Task brief
Format the listing below as a two-column CSV with the headers "prompt" and "answer", one row for each item, putting its text and its answer each in a double-quoted field with line breaks replaced by spaces. Leave the pictures out.

(Items in a dataset listing)
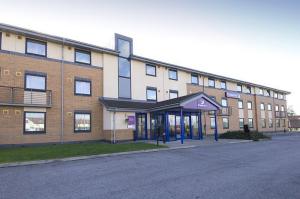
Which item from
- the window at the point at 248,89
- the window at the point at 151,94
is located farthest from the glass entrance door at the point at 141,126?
the window at the point at 248,89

Exercise solution
prompt,answer
"Which item from - the window at the point at 248,89 - the window at the point at 151,94 is located farthest from the glass entrance door at the point at 141,126?","the window at the point at 248,89"